* Start Data entries *

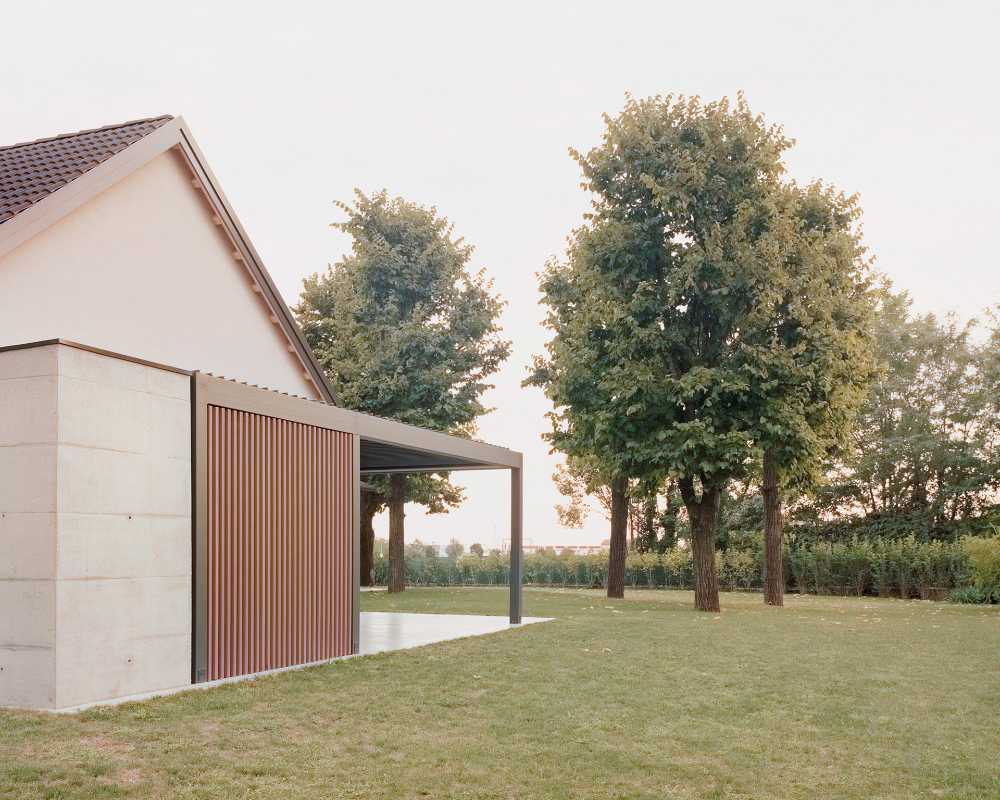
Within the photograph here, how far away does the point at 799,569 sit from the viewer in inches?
1243

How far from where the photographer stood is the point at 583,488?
154 ft

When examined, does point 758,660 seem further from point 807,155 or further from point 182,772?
point 807,155

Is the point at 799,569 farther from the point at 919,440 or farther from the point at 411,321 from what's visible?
the point at 411,321

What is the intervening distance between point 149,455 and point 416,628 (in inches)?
293

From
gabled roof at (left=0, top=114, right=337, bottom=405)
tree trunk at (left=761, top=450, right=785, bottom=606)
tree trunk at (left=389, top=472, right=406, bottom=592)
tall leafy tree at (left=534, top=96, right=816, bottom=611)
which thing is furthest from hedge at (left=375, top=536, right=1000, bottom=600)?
gabled roof at (left=0, top=114, right=337, bottom=405)

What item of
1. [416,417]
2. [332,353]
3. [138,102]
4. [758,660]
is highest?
[138,102]

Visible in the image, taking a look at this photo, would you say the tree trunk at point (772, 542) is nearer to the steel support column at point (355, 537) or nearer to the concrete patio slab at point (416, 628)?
the concrete patio slab at point (416, 628)

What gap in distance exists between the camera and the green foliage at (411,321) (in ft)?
90.3

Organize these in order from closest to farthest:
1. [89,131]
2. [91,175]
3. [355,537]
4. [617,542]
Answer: [355,537] < [91,175] < [89,131] < [617,542]

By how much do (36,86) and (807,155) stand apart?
1673cm

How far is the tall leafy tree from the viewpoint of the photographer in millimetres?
19531

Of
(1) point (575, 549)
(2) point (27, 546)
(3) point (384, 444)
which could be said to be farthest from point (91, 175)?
(1) point (575, 549)

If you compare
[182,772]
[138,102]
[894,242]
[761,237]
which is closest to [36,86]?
[138,102]

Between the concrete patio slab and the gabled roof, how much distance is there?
5836mm
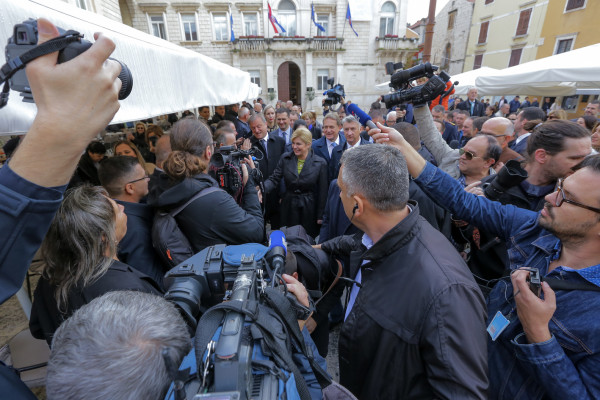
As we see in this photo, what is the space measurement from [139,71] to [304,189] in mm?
2351

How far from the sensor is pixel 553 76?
5227 mm

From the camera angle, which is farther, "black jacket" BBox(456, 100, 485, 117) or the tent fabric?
"black jacket" BBox(456, 100, 485, 117)

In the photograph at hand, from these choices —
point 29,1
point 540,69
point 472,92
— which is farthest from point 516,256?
point 472,92

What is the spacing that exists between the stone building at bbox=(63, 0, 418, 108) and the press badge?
2198cm

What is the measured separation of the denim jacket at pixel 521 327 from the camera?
114cm

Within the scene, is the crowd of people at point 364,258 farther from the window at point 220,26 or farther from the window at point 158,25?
the window at point 158,25

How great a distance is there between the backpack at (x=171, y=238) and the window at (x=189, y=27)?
83.4 ft

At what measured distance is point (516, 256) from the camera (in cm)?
169

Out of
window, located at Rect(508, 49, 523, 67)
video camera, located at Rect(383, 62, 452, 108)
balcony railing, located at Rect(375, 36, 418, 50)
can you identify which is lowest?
video camera, located at Rect(383, 62, 452, 108)

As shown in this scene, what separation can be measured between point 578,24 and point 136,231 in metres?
24.0

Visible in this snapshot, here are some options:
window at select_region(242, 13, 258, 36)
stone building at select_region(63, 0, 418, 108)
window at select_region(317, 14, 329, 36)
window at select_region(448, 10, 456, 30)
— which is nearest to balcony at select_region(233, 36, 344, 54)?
stone building at select_region(63, 0, 418, 108)

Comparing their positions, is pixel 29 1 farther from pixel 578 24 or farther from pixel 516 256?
pixel 578 24

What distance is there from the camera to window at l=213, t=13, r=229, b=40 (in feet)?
73.6

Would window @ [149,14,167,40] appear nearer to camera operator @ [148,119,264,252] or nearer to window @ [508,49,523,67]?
camera operator @ [148,119,264,252]
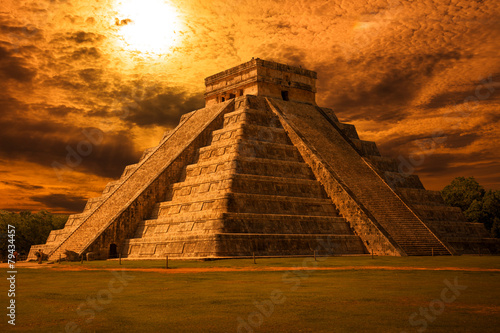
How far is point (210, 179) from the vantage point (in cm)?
3008

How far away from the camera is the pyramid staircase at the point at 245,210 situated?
84.9 feet

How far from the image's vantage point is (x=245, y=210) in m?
27.5

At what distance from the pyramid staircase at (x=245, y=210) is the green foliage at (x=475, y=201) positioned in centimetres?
2071

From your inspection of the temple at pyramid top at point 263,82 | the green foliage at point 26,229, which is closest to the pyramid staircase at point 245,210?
the temple at pyramid top at point 263,82

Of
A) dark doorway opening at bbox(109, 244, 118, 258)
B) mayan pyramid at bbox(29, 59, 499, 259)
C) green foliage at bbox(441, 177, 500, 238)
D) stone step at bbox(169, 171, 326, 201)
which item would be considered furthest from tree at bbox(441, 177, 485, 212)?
dark doorway opening at bbox(109, 244, 118, 258)

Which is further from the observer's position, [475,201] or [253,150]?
[475,201]

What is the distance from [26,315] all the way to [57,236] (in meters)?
29.4

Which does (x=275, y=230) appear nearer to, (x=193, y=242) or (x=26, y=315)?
(x=193, y=242)

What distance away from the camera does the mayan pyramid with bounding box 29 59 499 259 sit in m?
27.1

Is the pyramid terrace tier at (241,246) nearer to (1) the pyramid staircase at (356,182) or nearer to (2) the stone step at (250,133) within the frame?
(1) the pyramid staircase at (356,182)

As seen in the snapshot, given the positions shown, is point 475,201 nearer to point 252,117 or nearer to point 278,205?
point 252,117

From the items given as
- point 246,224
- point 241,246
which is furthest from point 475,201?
point 241,246

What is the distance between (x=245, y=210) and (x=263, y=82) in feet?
53.9

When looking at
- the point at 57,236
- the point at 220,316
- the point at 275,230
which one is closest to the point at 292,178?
the point at 275,230
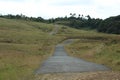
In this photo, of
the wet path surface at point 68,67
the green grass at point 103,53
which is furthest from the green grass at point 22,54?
the green grass at point 103,53

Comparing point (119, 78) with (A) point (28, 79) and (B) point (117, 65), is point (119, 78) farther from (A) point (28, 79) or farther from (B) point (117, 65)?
(B) point (117, 65)

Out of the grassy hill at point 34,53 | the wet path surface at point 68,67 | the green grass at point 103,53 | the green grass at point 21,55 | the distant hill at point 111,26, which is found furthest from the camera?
the distant hill at point 111,26

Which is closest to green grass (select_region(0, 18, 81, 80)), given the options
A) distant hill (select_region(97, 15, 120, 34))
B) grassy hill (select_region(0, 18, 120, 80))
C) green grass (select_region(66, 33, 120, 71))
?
grassy hill (select_region(0, 18, 120, 80))

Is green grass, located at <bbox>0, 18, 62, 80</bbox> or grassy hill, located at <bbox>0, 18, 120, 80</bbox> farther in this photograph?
grassy hill, located at <bbox>0, 18, 120, 80</bbox>

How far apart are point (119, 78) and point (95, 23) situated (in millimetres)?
175598

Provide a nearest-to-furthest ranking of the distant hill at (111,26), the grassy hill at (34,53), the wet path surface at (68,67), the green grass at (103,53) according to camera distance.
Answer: the wet path surface at (68,67) → the grassy hill at (34,53) → the green grass at (103,53) → the distant hill at (111,26)

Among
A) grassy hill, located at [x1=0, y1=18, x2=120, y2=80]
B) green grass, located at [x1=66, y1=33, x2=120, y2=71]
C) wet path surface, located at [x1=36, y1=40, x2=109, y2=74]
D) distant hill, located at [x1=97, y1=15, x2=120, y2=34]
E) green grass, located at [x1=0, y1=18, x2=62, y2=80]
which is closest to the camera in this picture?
green grass, located at [x1=0, y1=18, x2=62, y2=80]

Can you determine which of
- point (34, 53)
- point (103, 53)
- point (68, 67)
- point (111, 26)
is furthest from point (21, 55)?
point (111, 26)

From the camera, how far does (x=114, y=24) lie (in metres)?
138

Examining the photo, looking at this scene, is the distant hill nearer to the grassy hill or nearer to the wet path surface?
the grassy hill

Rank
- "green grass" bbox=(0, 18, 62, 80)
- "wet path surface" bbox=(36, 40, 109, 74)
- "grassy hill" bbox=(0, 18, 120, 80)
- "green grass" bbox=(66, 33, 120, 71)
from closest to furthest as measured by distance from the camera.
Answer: "green grass" bbox=(0, 18, 62, 80) → "wet path surface" bbox=(36, 40, 109, 74) → "grassy hill" bbox=(0, 18, 120, 80) → "green grass" bbox=(66, 33, 120, 71)

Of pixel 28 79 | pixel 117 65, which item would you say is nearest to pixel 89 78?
pixel 28 79

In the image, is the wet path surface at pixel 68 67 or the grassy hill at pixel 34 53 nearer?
the wet path surface at pixel 68 67

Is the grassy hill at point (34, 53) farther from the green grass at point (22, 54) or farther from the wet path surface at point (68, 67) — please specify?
the wet path surface at point (68, 67)
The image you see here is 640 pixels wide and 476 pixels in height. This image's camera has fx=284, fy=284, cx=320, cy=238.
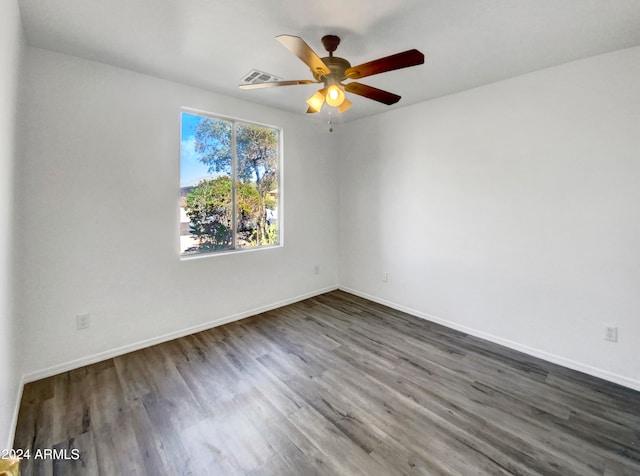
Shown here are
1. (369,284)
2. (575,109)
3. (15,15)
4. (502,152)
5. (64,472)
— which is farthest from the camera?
(369,284)

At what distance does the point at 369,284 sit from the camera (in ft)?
13.4

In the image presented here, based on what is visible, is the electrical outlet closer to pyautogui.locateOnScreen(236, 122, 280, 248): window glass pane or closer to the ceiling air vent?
pyautogui.locateOnScreen(236, 122, 280, 248): window glass pane

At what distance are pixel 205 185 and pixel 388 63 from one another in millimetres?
2226

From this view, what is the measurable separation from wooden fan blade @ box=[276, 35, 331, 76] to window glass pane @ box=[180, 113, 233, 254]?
5.68 feet

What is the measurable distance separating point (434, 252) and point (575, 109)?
176 cm

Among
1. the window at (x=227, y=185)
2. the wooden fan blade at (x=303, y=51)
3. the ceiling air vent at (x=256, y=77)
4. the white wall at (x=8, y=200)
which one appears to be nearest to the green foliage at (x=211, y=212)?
the window at (x=227, y=185)

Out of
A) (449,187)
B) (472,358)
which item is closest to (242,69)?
(449,187)

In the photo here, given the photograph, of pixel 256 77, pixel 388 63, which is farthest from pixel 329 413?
pixel 256 77

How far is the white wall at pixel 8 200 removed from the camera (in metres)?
1.39

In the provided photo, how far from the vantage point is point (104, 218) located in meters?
2.46

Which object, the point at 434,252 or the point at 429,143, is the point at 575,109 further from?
the point at 434,252

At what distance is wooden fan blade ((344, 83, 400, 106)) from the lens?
80.7 inches

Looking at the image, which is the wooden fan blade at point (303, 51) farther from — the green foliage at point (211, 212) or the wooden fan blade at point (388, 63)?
the green foliage at point (211, 212)

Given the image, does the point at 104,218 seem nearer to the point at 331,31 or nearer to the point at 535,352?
the point at 331,31
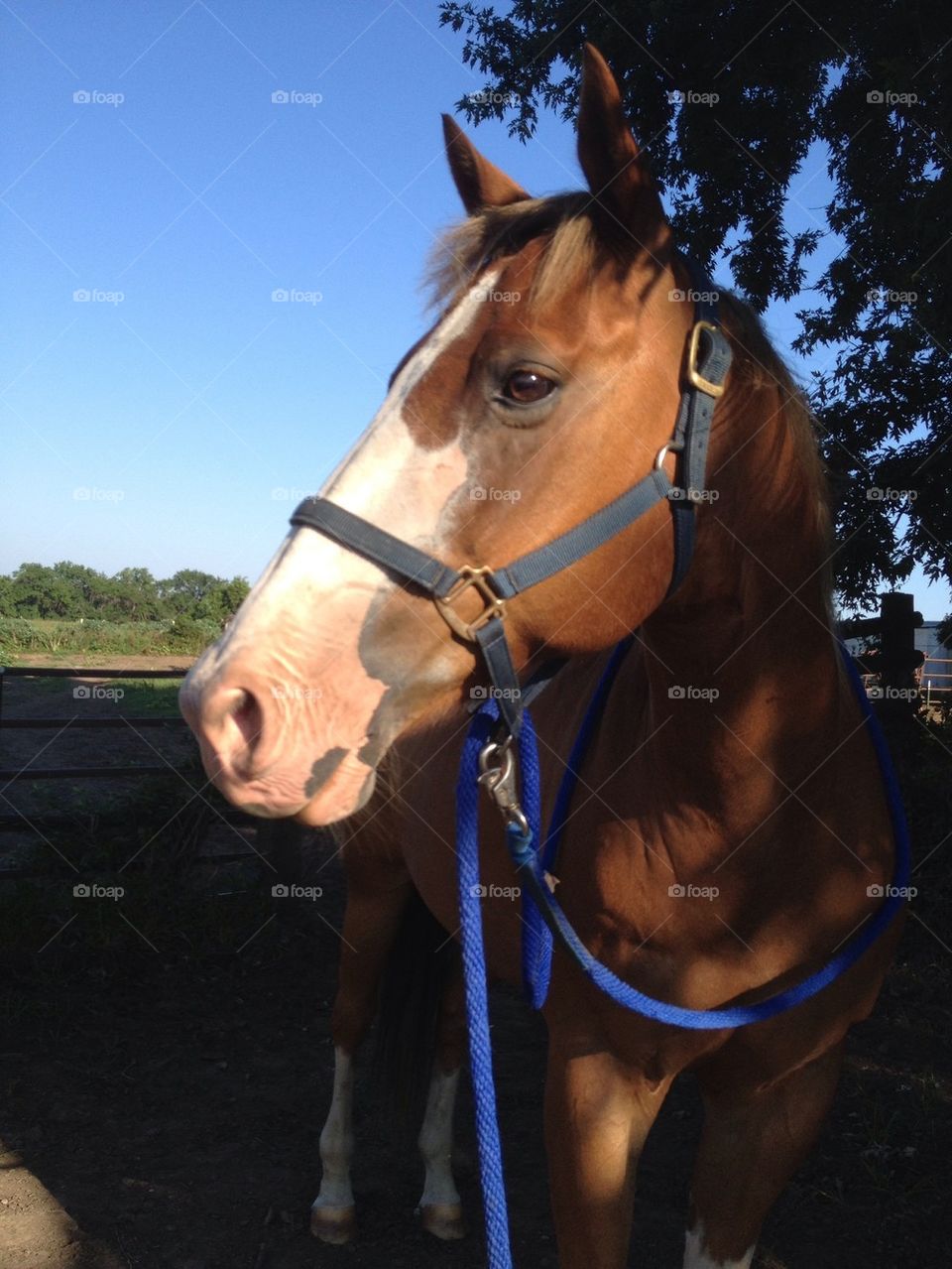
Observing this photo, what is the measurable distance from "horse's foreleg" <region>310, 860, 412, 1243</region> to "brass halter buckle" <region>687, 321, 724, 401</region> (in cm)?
247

* End Data entries *

* [What needs to be done] Beginning at the line that contains "In the image presented", copy each remaining line of the records exactly, through the final one. Omit the pictures.

* [Exercise solution]
In the image presented here, based on what is visible, is the electrical outlet closer to pyautogui.locateOnScreen(236, 122, 280, 248): window glass pane or closer to the ceiling air vent?
pyautogui.locateOnScreen(236, 122, 280, 248): window glass pane

At what distance are pixel 205 185 and pixel 388 63 from one another in millimetres?
2226

From this view, what is the measurable separation from wooden fan blade @ box=[276, 35, 331, 76] to window glass pane @ box=[180, 113, 233, 254]?
5.68 feet

What is the measurable distance separating point (434, 252) and point (575, 109)?
176 cm

Among
1. the window at (x=227, y=185)
2. the wooden fan blade at (x=303, y=51)
3. the ceiling air vent at (x=256, y=77)
4. the white wall at (x=8, y=200)
which one appears to be nearest to the green foliage at (x=211, y=212)?
the window at (x=227, y=185)

Out of
A) (449,187)
B) (472,358)
which item is closest to (242,69)?
(449,187)

In the photo here, given the photograph, of pixel 256 77, pixel 388 63, which is farthest from pixel 329 413?
pixel 256 77

How far is the white wall at pixel 8 200 removed from the camera (in metres)?
1.39

In the provided photo, how far from the vantage point is point (104, 218) located in meters?
2.46

Which object, the point at 434,252 or the point at 429,143, is the point at 575,109 further from?
the point at 434,252

At what distance is wooden fan blade ((344, 83, 400, 106)) from the lens?
80.7 inches

Looking at the image, which is the wooden fan blade at point (303, 51) farther from — the green foliage at point (211, 212) or the wooden fan blade at point (388, 63)?
the green foliage at point (211, 212)

Given the image, does the point at 104,218 seem nearer to the point at 331,31 or nearer to the point at 535,352?
the point at 331,31
Observing this photo, what is the measurable distance from "horse's foreleg" <region>310, 860, 412, 1243</region> to "brass halter buckle" <region>687, 321, 724, 401</region> (in cm)?
247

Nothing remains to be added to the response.